• _PROVIDED PASSAGE_:
## Begin

1.7 You agree to inform potential users of the Service of the above limitations and you understand and accept that you should always have an alternative means of accessing 999/112 emergency services.
1.8 Number portability may be unavailable with the Service. If you wish to port your telephone number to Belldial or your telephone number from Belldial to another provider, you may not be able to keep your telephone number. For more information on transferring your telephone number away from Belldial and to Belldial. To confirm if you can port to or away from Belldial, please email us at help@belldial.co.uk.
1.9 If you port-out your telephone number to another provider, the Service and this Agreement will not be cancelled automatically and you will remain responsible for payment of all subscription charges and other charges under this Agreement for their full term. Upon completion of a number port away from Belldial to another provider you will need to terminate this Agreement and your Service in accordance with clause 3.1 below.

 

2. Use of the Service, Suspension and Termination
2.1 You agree that you will use the Service in accordance with such instructions as we may notify to you from time to time and in accordance with any applicable laws and regulations. You are responsible for all activity and usage of the Service and for any breaches of this Agreement that may result. Any breach of security (for example, in connection with your username or password) must be notified to us immediately. To help avoid any unauthorised use of the Service it is your responsibility, where applicable, to choose a robust password combination and to change your password regularly. We shall have no liability for any loss or damage that may arise from your failure to choose a robust password combination or your failure to change your password regularly.

## End

• _STATED TASK_: Return the passage of the Belldial service terms above exactly, starting with "1.8 Number portability" and going on through "us at help@belldial.co.uk.".

• _EXTRACTED DATA_:
## Begin

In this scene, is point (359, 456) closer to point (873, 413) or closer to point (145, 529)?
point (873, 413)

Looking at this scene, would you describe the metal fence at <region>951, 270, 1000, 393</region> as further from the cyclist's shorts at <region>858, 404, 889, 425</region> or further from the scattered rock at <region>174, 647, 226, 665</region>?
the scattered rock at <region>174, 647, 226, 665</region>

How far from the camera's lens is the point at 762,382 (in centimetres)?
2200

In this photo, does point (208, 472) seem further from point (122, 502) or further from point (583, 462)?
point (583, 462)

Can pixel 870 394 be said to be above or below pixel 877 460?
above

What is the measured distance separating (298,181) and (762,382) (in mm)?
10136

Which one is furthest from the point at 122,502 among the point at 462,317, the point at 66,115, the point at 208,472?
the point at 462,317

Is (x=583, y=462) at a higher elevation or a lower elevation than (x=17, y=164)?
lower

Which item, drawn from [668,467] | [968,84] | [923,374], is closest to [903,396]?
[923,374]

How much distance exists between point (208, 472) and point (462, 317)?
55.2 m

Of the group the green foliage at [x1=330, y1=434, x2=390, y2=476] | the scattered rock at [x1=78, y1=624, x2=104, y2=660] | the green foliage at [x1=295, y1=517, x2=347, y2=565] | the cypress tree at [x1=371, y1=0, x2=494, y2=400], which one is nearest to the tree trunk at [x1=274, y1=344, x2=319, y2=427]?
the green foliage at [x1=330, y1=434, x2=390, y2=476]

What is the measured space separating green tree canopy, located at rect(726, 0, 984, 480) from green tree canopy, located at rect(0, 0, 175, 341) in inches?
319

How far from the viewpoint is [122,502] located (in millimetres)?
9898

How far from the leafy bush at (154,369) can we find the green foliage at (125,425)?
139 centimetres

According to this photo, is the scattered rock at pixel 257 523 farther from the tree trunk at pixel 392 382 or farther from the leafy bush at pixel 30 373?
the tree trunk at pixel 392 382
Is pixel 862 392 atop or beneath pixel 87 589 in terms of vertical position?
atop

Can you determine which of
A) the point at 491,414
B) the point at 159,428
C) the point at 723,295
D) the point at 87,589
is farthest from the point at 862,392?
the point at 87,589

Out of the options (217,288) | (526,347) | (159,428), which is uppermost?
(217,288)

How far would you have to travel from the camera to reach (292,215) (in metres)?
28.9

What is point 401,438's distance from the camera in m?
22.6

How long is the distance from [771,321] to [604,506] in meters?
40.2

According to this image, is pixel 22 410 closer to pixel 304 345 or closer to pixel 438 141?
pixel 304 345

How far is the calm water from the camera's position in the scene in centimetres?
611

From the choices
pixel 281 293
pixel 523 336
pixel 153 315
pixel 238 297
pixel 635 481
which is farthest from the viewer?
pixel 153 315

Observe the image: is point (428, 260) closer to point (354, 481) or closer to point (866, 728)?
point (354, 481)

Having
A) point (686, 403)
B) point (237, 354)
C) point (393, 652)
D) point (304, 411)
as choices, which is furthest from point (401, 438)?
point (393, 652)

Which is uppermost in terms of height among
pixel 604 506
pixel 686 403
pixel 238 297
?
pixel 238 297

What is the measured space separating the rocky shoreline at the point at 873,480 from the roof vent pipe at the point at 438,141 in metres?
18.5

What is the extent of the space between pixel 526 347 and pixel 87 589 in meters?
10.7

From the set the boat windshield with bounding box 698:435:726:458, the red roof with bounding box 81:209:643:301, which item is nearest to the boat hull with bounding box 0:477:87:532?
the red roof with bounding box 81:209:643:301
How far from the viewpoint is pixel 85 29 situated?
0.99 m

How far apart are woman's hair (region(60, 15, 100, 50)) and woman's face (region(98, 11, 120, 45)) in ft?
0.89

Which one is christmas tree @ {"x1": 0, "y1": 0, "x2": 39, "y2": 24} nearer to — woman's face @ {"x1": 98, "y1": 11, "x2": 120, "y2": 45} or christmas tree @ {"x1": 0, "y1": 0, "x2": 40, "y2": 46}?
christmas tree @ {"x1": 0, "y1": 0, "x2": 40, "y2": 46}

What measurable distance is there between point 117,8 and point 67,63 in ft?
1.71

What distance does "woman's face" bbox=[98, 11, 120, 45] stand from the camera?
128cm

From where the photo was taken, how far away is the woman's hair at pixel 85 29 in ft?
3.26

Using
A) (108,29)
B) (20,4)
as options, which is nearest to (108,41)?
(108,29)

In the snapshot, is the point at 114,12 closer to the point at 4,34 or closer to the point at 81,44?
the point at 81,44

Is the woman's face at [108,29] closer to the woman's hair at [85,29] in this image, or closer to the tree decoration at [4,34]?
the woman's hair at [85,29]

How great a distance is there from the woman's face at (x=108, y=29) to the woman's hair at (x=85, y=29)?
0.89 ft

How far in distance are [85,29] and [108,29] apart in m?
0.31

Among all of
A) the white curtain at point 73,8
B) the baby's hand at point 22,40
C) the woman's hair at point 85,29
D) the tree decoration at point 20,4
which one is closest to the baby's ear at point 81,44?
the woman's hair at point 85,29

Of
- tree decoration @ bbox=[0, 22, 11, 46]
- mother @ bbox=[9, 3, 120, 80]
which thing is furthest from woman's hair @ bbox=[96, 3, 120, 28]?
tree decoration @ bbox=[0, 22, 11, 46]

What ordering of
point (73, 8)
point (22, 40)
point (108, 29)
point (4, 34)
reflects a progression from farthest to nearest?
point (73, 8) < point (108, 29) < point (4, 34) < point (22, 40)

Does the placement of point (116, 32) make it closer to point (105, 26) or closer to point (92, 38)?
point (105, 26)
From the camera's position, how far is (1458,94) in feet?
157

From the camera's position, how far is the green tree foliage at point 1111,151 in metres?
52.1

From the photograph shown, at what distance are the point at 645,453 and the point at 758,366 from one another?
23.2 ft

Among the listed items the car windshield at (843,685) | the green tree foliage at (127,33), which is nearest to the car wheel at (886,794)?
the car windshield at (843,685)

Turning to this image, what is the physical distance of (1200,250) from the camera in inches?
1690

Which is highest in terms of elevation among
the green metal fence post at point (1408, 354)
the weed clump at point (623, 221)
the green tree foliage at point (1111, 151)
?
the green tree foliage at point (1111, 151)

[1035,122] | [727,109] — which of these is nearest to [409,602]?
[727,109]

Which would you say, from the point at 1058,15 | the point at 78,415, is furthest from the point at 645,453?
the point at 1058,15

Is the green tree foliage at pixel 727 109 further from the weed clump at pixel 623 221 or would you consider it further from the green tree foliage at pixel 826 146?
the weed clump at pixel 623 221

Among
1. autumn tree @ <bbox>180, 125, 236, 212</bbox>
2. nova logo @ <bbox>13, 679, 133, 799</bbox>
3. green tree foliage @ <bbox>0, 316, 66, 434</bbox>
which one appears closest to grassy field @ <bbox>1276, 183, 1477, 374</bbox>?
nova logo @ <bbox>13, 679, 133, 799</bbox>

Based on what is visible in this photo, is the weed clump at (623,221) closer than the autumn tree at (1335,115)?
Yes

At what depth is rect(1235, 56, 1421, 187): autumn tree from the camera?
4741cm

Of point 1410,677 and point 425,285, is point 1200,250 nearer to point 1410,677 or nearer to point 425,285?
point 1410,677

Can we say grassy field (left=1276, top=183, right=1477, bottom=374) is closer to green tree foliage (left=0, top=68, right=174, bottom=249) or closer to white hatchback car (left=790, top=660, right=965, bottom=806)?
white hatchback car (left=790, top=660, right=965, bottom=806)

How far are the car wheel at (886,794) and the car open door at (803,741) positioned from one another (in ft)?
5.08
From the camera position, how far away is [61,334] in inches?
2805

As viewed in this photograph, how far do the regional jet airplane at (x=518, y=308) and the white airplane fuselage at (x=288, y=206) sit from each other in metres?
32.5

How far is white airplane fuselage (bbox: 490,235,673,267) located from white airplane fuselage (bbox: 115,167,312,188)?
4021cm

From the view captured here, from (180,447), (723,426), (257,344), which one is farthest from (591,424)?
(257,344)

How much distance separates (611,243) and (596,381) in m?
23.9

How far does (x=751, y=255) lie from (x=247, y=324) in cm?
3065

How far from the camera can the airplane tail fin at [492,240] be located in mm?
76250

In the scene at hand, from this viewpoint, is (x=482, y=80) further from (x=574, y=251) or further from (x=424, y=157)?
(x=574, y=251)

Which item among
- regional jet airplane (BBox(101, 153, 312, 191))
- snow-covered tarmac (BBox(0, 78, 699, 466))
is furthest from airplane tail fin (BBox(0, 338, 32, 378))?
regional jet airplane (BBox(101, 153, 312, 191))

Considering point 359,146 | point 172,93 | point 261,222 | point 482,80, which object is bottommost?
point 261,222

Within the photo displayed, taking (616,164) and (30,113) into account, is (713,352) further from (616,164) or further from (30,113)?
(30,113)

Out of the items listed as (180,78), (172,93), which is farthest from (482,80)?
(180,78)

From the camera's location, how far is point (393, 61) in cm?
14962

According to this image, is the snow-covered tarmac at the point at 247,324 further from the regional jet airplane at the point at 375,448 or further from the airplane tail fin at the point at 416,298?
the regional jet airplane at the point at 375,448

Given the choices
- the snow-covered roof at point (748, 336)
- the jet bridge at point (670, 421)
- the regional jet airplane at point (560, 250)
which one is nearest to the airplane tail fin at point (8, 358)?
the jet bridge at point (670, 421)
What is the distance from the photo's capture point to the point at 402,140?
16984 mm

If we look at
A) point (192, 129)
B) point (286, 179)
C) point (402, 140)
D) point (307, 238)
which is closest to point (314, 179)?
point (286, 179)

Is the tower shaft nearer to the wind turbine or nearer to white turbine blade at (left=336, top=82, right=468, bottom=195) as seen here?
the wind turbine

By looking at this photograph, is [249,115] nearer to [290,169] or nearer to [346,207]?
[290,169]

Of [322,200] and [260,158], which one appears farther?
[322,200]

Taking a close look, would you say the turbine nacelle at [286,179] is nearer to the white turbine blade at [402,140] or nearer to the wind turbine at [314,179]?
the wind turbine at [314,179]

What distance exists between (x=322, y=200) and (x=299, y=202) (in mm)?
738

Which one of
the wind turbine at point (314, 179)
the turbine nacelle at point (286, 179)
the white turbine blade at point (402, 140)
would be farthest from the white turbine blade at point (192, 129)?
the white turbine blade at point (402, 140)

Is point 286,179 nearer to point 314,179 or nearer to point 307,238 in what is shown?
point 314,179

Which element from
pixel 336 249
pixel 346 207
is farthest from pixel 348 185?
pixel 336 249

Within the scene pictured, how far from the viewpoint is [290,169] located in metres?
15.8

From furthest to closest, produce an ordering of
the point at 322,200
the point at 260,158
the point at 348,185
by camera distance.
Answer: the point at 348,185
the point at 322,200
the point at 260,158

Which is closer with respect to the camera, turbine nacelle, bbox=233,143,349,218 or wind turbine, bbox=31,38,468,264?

## End

• _SOLUTION_:
1.8 Number portability may be unavailable with the Service. If you wish to port your telephone number to Belldial or your telephone number from Belldial to another provider, you may not be able to keep your telephone number. For more information on transferring your telephone number away from Belldial and to Belldial. To confirm if you can port to or away from Belldial, please email us at help@belldial.co.uk.